FBI special agent Darrell Foxworth said many violent extremists nowadays are self-radicalized through the internet.
"They go on the internet and identify social media sites, chat rooms, things of that nature and they start ... digesting this internally," he said. "Then they find some reason to identify with these groups and take violent actions against others."
Foxworth said federal law enforcement agents will sometimes monitor chat rooms when they are involved in specific investigations.
"Everything they do is based on the law, they're not going to break the law to enforce it," he said. "So they're going to make sure they have a court order or a lawful authority that's going to allow you to do that, and usually that means that you're going to have to be involved in some sort of intelligence collection or investigation."
That monitoring usually happens at the federal level. When a specific threat is identified, the agency involved in the investigation will pass that information on to their regional field offices, who then work in cooperation with a local law enforcement agency.
Lt. Shawn Takeuchi, a spokesman for the San Diego Police Department, said it is extremely difficult for local law enforcement to proactively monitor the internet for potential threats.
"Oftentimes we'll rely on our federal partners for that," he said. "With the internet, we don't know where that information is coming from. If that threat is made in another state and it's coming across state lines, then it's going to be very, very difficult for us to investigate."
Takeuchi said another challenge is identifying whether a threat on the internet is criminal and credible or if it could be protected by freedom of speech.

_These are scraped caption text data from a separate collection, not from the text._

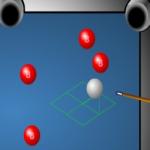 Mini Bilardo 2  oyunu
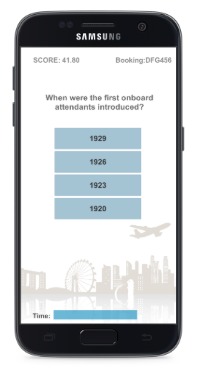 The Gating Game – screenshot 4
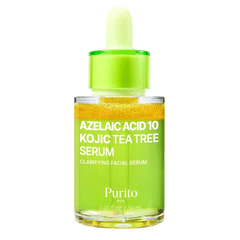 Puri Kojic Acid 10 Tea Tree Serum 30ml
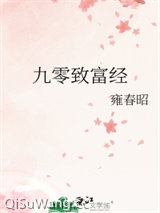 九零致富经小说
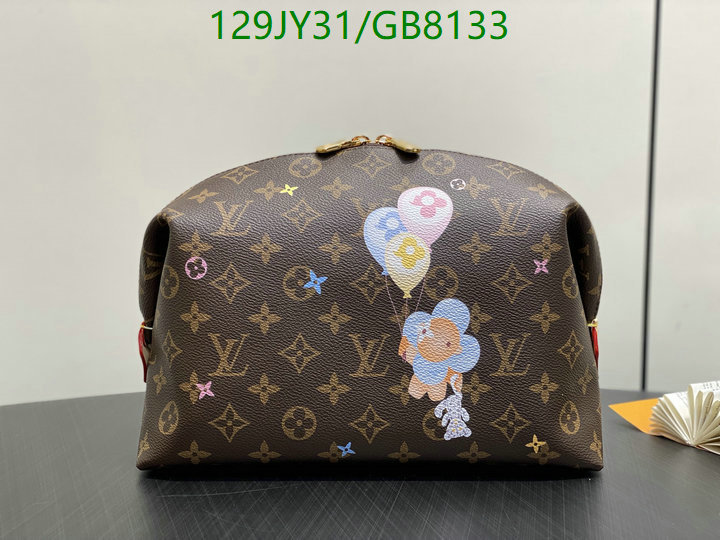 LV-Bag-Mirror Quality Code: GB8133 $: 129USD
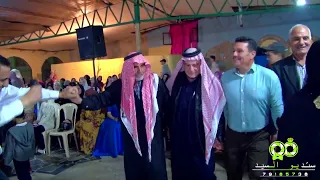 اجمل دبكة سريعه الفنان علي عقاب حفل ال شاهين دندنها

"We have the Bill of Rights and Freedom of Speech, so in this country we have the ability to say things that we want to say without fear of prosecution, without fear of government intervention," he said.

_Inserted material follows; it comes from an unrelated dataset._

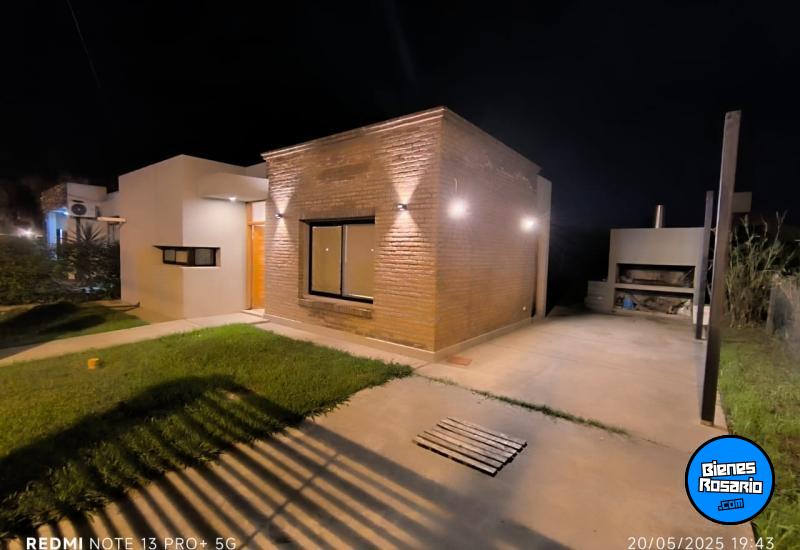 Casas - Roldan - Venta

The California Penal Code defines criminal threats as a willful threat to commit a crime that will result in death or bodily injury to another person. The threat can be made in writing, verbally or by electronic communication.
Mark Heckman, a cybersecurity professor at the University of San Diego, said those threats have become more difficult to track nowadays because of encryption services and private chat rooms. Extremists are constantly coming up with new methods of avoiding detection, he said, and law enforcement is constantly trying to counter those methods.
"Any tool that can be used for good can also be used for evil," he said.
Heckman added that finding a balance between monitoring the internet for public safety purposes and maintaining privacy is an ongoing debate.
"Perfect privacy and perfect security I think are both impossible," he said.
Federal authorities have charged the suspect in the Poway shootings with 109 counts of hate crimes including setting fire to a mosque in Escondido. He also faces state charges of murder and attempted murder.